“Start own business…Start own business…” It’s like a mantra many keep droning about in their heads for years.
“One day I’ll start my own business.”
Then nothing happens.
Procrastination or fear fetter their feet to a stone wall while dreams of success float about like a balloon on a string.
But time stops for nobody. When will you take courage and cut the chains?
Many do not cut these chains because they know not where to latch themselves onto for stability.
Stability is what a 9-to-5 job seems to give us. Is that why you wait to be laid off before starting a business of your own?
“But I’ll receive a severance package…”
Oh really? And then?
And then you’re on your own, right?
Is that when “Start own business…Start own business” starts beating in your breast again?
Whose Calling You Chicken? Start Own Business Already!
Kentucky Fried Chicken’s founder was 65 when forced to close down his diner. Business was poor.
The man was looking at living off of a measly $105 in Social Security money each month. That was the stability offered to him by the State.
Basically, his own business had laid him off and the only severance he had coming to him was a handout from the government.
He knew then just like you do today that, if he was out of work and receiving a State handout, then he would barely scrape by on $105 a month. In your case, ad a zero to the right of $105 and you’d fill his shoes.
So Colonel Sanders realized that he was knee deep in doo-doo.
He had to change his circumstances radically or basically slowly starve. For a man at the official age of retirement, this fear was not unwarranted.
There are precedents of old people dying alone in a room, forgotten and not found until the smell of their rotting bodies draws attention.
Now, it’s true. The man had been a business owner. The venture had failed in due time. He was destitute and, by the standards of the day, he was old.
Do you think a mind like that would start hearing the rumbling of “Start own business…Start own business”?
I think not.
Most people under such circumstances would rush to relatives, churches, welfare or jump off a bridge. But start a new business? C’mon, old man. Get serious!
Well, serious he got.
“I made a resolve then that I was going to amount to something if I could. And no hours, nor amount of labor, nor amount of money would deter me from giving the best that there was in me. And I have done that ever since, and I win by it. I know.”
Sounds like the “start own business” rumbling actually got him quaking worse than the fear of poverty and homelessness.
Has that happened to you yet?
“There’s no reason to be the richest man in the cemetery,” he said, “You can’t do any business from there.”
So, he began to travel from restaurant to restaurant, far and wide in his starched white shirt, white pants, white beard, marketing his fried chicken.
The Richest Man In The Cemetery. Who Needs Him?
Sanders began his search. He was looking for 1 entrepreneur – just one – willing to collaborate in selling his fried chicken. Because, yes indeed, you do need to know how to sell like a con man!
Sanders would arrive to a restaurant and offer to cook a batch of chicken for the owner and the employees.
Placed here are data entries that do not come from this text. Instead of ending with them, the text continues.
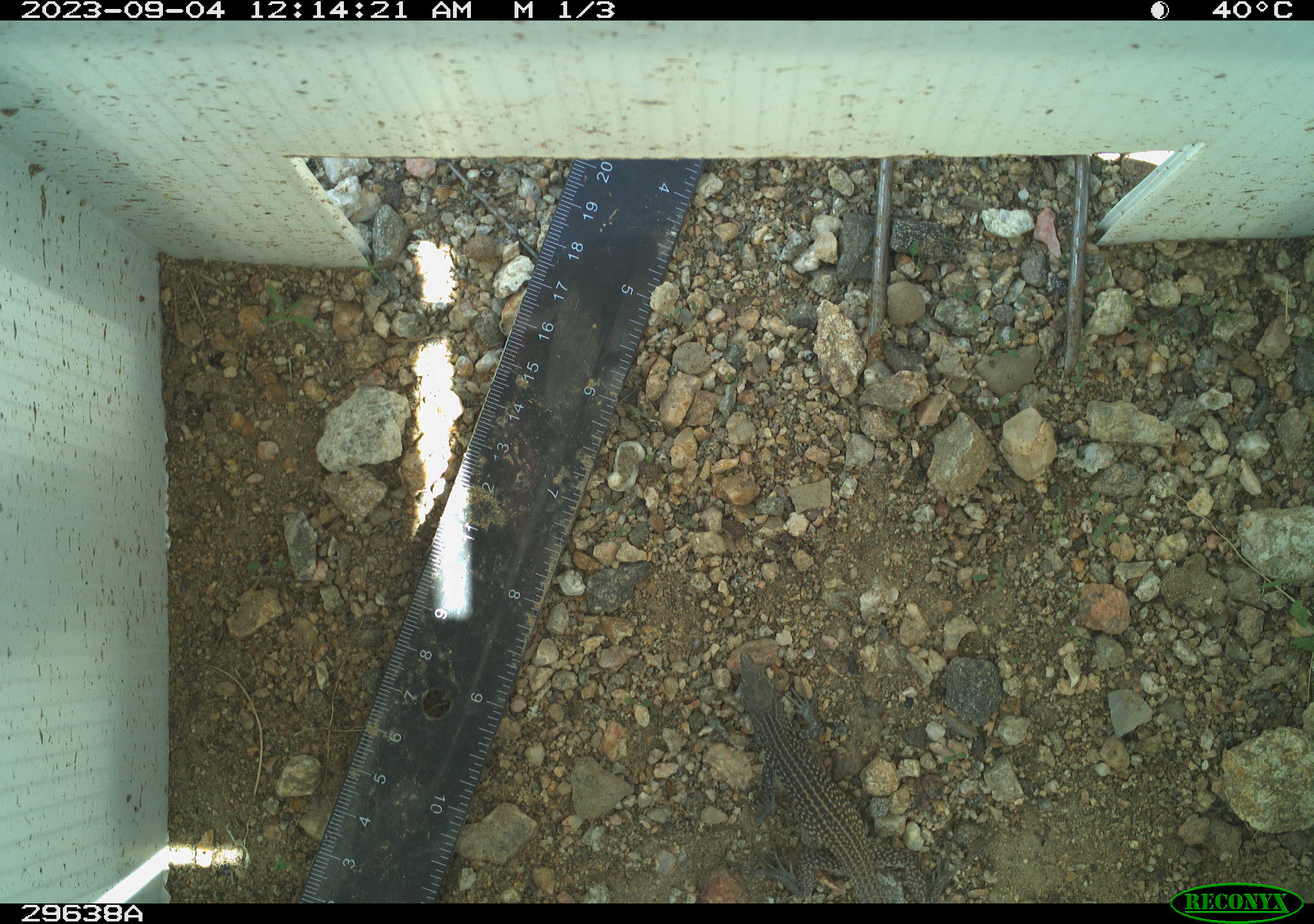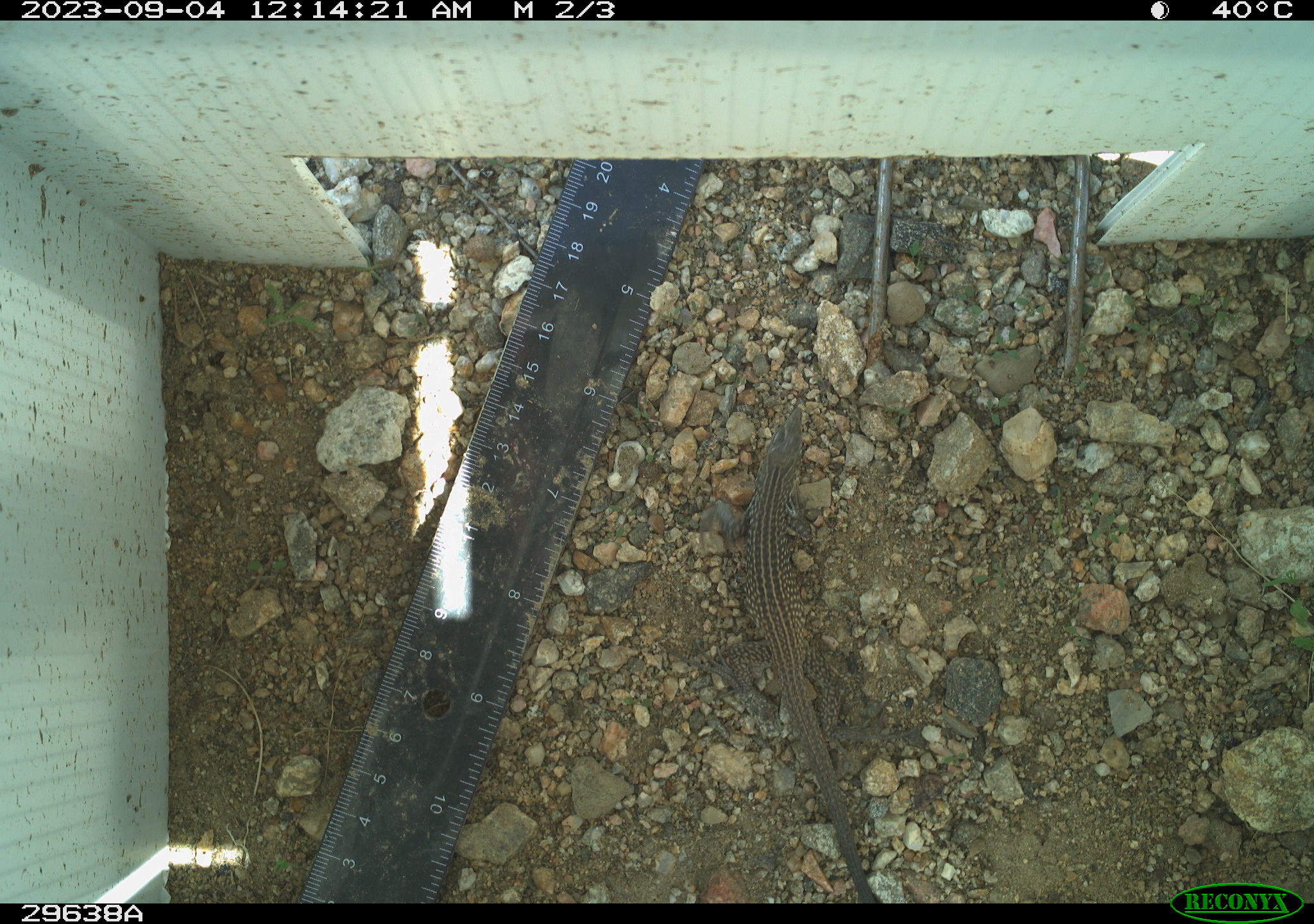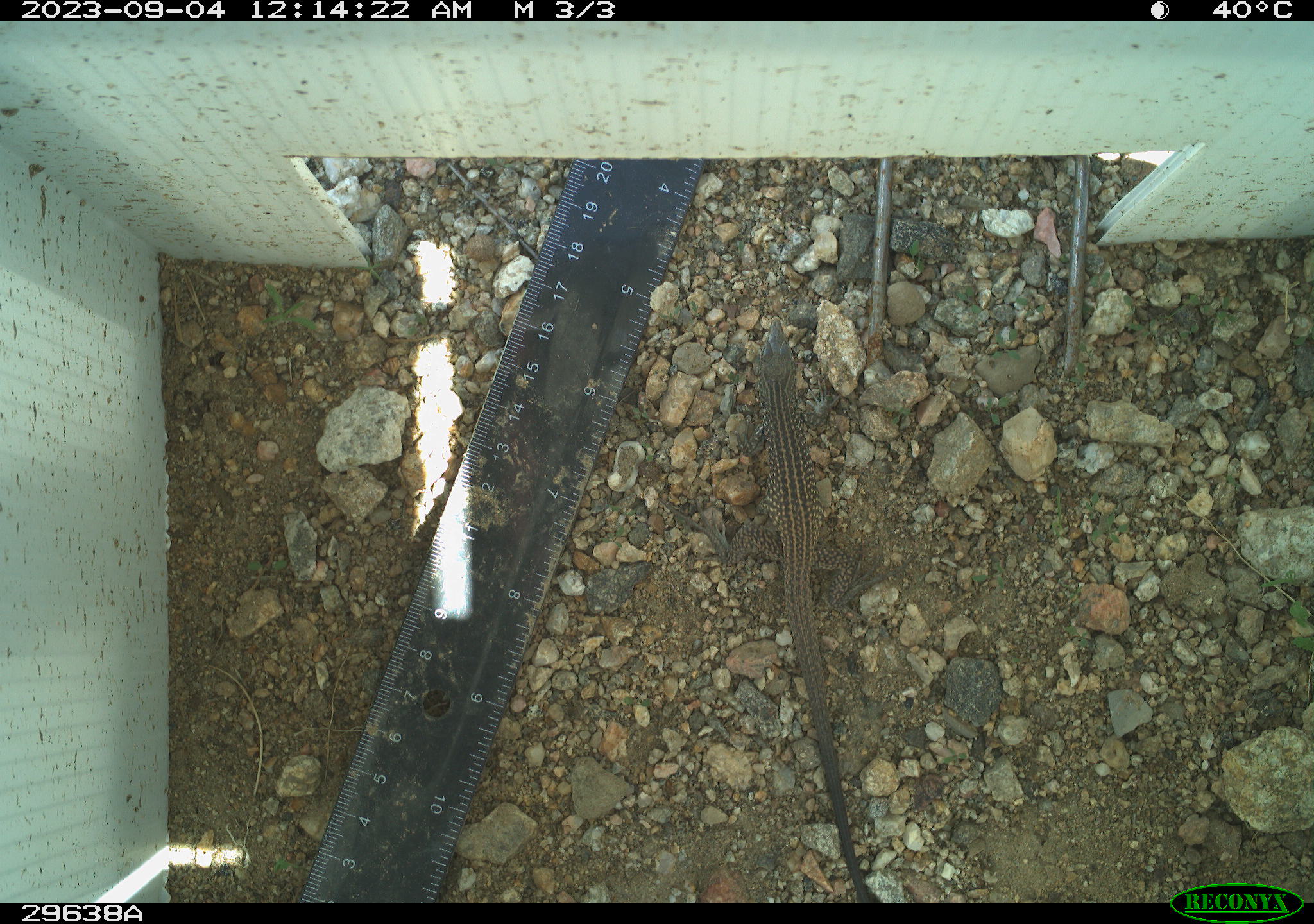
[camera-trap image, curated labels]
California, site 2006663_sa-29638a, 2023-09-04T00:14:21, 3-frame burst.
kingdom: Animalia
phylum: Chordata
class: Reptilia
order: Squamata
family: Teiidae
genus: Aspidoscelis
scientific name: Aspidoscelis tigris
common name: western whiptail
Western whiptail (Aspidoscelis tigris).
In his travels he was rejected over 1,000 times. People laughed at his apparel. But the man was motivated.
He had been working since the age of 10, when he was hired by a neighbor farmer who paid him about $12 a week in today’s money.
He had been a railroad fireman, a justice of the peace after graduating from correspondence school. He had been an insurance salesman, a steamboat ferry operator, a car tires salesman, and a service station operator, where he opened up his diner.
“Start own business…Start own business” kept banging in his head.
“It’s not about opening for business,” he seems to have been telling himself, “It’s just starting again — just one more time – something that is mine. That’s all I have to focus on for now.”
He had tasted the liberty and the stability that comes with doing something worthwhile with himself. He wanted that freedom back! He just needed that one break
The way he put it was:
“You have got to be doing something worthwhile so you can like it because, it’s worthwhile that it makes a difference, don’t you see?”
What an attitude! Do you share in it?
It took getting to Utah where he finally persuaded a restaurant owner named Pete Harman to partner with him.
Today the franchise sells over 600 million fried chickens a year.
Mantras are useless because envisioning your future doesn’t bring it about. You must put skin in the game.
You must get off your haunches and start doing.
Stop visualizing an ‘Open For Business’ sign.
If you’ve heard the rumblings of “Start own business…”, get off your bum and hit the streets.
If a 65 year-old can do it, so can anybody. So can you! Don’t let him outpace you. Cut the chains and be free! Get going! What are you waiting for?